__Passage to read__
----

Opinion

When the Police Are the Government

Earlier this week, I wrote that American policing lies largely outside of democratic control. In practice, despite the formal authority of mayors, city councilors and other elected officials, police departments can and do operate without meaningful accountability or public oversight.

But the problem of democracy and American policing goes beyond questions of accountability. The police shape the experience of American democracy as much (or as little) as they are shaped by it. Police departments, as much as any other institution, mediate and define citizenship for millions of Americans.

Or, as the political scientists Joe Soss and Vesla Weaver argued in 2017 against the backdrop of the Black Lives Matter movement, “Police are our government.” The paper in question is primarily addressed to scholars of American politics, urging them to widen their aperture and turn greater attention to the “activities of governing institutions and officials that exercise social control and encompass various modes of coercion, containment, repression, surveillance, regulation, predation, discipline, and violence,” what they call the “second face of the state.” To that end, Soss and Weaver make valuable observations about the role policing plays in modern democratic life.

The middle-class residents of a moderately affluent suburb will likely experience government in ways that affirm their sense of agency and political belonging, whether at a polling place, their child’s school or a local government office. For poor and low-income Americans, and especially those in segregated, marginalized communities, the experience of government is so radically different as to challenge our use of the word “government” to refer to both.

Residents of these communities are not treated, Soss and Weaver write, as “citizens facing social barriers or as victims needing protection from slum landlord predation, violence, and misaligned service provision” but instead as potential “criminal targets in need of surveillance.” And while there would be fewer and fewer resources for social investment through the 1990s and into the 2000s, there would always be funds for law enforcement, so much so that state and local governments began handing previously unrelated tasks to police departments.

“By the early years of the twenty-first century,” they note, “police had become a normal presence in sites ranging from mental health agencies to hospital emergency rooms to schools to welfare offices.” What’s more, as policing became the central institution in the social regulation of disadvantaged communities, police departments began to engage in the kinds of actions that call to mind the “urban renewal” of the 1950s and ’60s. “Under the guise of reclaiming spaces from social disorder and promoting urban development, police advanced the gentrification of urban neighborhoods and serviced race- and class-based residential segregation.”

----

__Data for analysis__
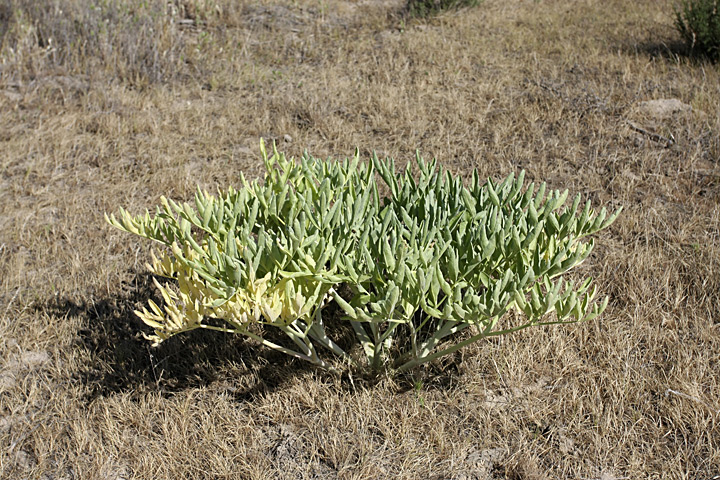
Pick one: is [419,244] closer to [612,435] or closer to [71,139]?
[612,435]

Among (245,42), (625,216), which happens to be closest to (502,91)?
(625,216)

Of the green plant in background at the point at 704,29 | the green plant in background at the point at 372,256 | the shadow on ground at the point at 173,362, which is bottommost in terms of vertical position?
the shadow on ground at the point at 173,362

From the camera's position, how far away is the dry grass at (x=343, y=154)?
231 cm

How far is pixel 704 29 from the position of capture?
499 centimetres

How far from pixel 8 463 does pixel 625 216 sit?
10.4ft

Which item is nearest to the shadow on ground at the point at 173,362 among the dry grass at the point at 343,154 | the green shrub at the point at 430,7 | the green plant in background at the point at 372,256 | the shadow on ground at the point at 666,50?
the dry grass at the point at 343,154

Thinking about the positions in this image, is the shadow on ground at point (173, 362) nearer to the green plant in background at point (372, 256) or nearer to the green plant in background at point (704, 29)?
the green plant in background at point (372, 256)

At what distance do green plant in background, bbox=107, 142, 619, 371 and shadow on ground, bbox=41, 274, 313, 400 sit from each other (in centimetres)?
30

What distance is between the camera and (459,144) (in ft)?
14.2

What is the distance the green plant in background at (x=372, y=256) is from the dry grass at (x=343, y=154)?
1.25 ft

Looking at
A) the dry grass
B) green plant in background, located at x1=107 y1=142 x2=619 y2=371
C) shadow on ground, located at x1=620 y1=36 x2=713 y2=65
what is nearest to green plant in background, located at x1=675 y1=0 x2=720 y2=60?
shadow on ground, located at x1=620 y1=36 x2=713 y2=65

----

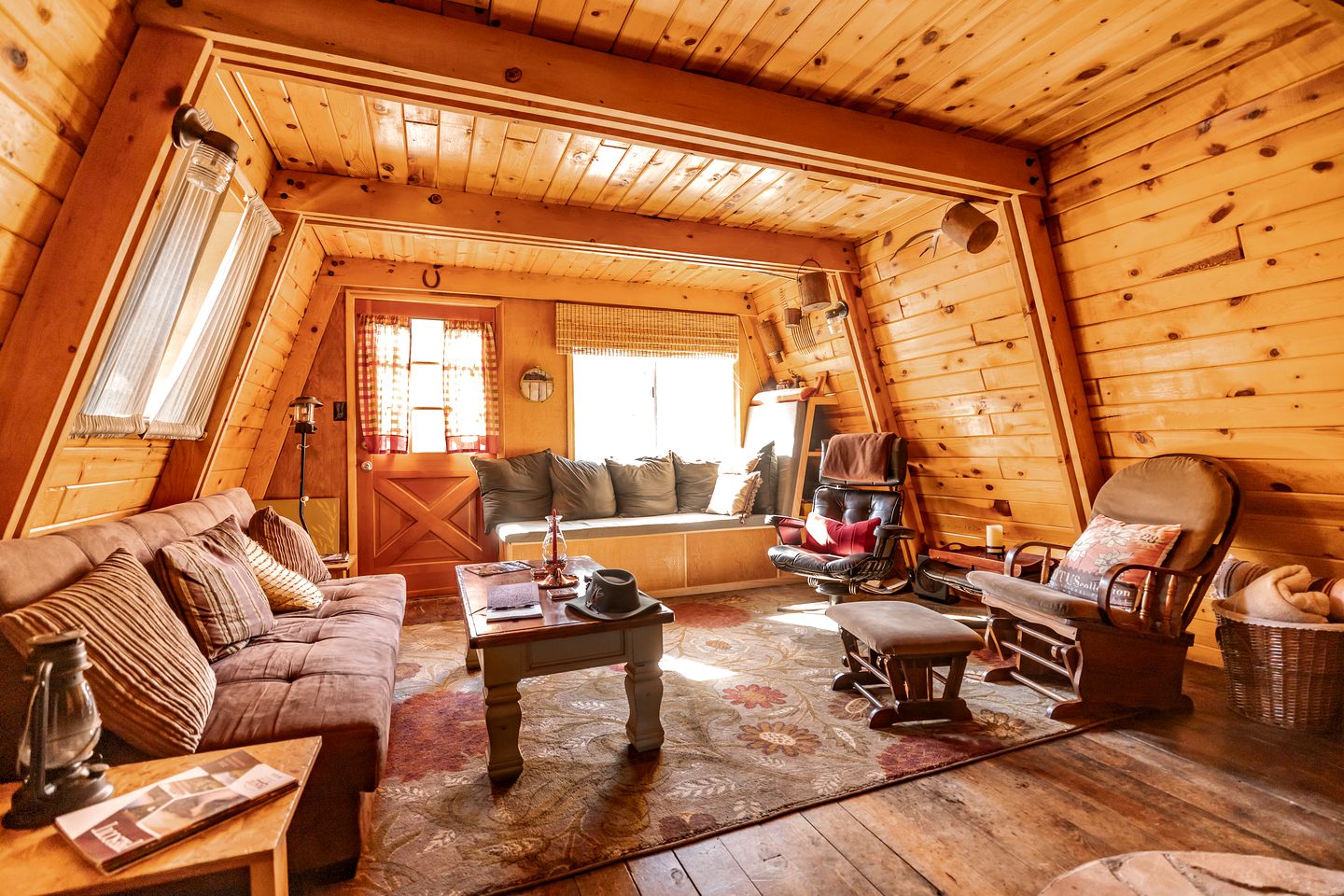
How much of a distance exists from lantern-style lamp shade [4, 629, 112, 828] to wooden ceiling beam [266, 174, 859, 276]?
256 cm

----

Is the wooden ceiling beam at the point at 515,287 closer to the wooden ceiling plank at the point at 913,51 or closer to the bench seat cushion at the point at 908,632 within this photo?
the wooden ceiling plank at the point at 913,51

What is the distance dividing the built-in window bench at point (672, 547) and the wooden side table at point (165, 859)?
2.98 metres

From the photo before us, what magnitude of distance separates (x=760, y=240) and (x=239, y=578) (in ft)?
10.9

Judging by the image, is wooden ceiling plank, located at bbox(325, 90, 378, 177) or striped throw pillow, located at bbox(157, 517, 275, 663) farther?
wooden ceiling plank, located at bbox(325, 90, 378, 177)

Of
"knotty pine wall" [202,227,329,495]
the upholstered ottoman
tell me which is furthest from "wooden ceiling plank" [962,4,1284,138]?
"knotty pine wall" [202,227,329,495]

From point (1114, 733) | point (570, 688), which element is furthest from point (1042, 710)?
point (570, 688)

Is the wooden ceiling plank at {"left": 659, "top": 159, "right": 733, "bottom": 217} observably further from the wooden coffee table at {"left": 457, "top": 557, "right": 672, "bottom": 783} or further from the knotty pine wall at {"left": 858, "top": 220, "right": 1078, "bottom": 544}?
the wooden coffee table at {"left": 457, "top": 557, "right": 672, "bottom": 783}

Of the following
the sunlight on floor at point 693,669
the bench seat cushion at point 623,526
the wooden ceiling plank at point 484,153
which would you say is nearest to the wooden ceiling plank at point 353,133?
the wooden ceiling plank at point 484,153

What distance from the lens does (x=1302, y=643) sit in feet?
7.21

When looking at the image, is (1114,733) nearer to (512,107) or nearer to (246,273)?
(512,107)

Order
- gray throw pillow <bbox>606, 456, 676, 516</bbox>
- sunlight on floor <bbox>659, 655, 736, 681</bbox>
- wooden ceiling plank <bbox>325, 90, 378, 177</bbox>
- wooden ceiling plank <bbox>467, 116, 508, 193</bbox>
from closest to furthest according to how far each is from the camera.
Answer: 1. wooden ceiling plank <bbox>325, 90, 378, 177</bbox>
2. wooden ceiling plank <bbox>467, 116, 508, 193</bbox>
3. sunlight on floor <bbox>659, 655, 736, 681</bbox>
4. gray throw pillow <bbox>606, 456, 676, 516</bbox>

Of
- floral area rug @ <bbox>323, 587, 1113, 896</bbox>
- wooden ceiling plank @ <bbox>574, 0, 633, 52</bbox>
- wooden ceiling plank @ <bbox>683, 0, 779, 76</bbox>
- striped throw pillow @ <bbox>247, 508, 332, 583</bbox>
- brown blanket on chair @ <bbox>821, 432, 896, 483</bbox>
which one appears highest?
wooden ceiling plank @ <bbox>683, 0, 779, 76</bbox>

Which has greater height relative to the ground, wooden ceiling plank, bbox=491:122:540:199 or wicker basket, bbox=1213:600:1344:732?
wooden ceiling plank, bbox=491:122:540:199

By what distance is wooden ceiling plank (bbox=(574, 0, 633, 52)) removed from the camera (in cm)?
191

----

__Required actions__
(1) List the sites where, according to the essay on policing and democracy, police had become a normal presence by the early twenty-first century.
(2) Translate this sentence from the essay on policing and democracy into Spanish: "Police departments, as much as any other institution, mediate and define citizenship for millions of Americans."
The records are material apart from the essay on policing and democracy.

__Completed exercise__
(1) Mental health agencies, hospital emergency rooms, schools, welfare offices

(2) Los departamentos de policía, tanto como cualquier otra institución, median y definen la ciudadanía de millones de estadounidenses.